# [TASK INSTRUCTIONS]
Tell me, please, how many lines in the records below include the word "will". Give no more than the number.

[Collected data]
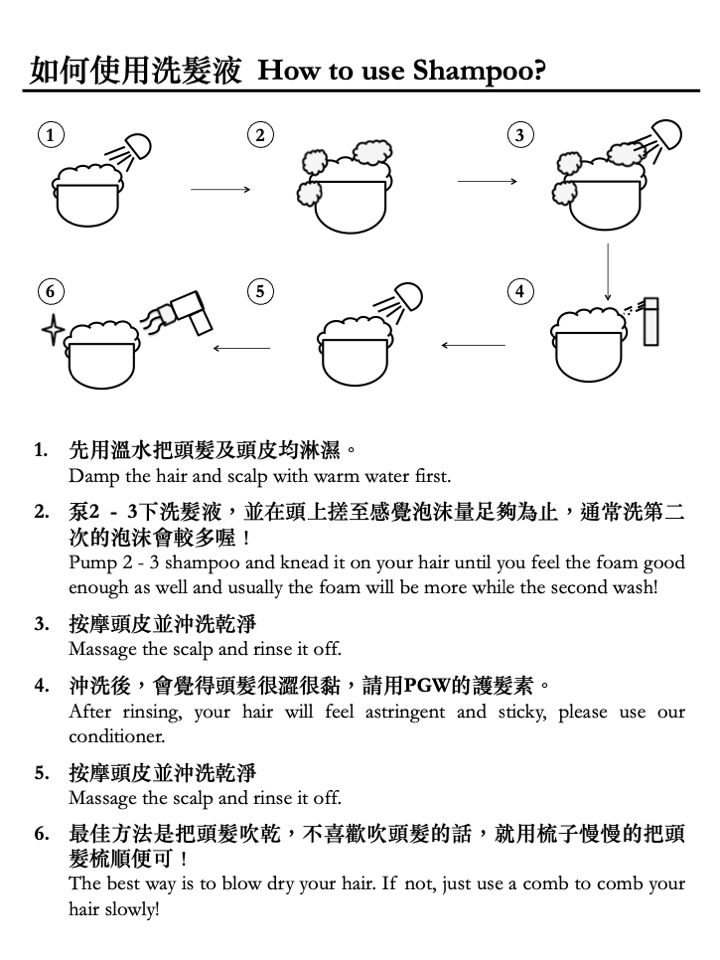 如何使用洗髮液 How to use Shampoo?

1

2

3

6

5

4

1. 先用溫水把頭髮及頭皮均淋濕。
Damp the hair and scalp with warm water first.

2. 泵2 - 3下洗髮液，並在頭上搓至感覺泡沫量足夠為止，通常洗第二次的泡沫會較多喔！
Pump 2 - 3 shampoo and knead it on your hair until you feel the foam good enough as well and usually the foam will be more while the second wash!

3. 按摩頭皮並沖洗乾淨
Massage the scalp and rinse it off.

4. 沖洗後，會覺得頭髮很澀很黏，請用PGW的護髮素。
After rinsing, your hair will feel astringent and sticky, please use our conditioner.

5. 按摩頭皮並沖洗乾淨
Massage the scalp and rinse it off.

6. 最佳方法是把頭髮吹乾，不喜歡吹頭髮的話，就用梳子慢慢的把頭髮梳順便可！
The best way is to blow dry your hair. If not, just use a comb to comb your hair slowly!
==
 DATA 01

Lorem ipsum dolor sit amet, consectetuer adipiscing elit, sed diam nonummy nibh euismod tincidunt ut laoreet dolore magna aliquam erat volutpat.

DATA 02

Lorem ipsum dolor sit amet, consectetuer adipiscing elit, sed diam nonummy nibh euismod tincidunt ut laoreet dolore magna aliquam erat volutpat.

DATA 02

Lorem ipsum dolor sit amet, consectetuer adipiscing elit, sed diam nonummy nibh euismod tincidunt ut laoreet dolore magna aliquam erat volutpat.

# [FINISHED EXERCISE]
2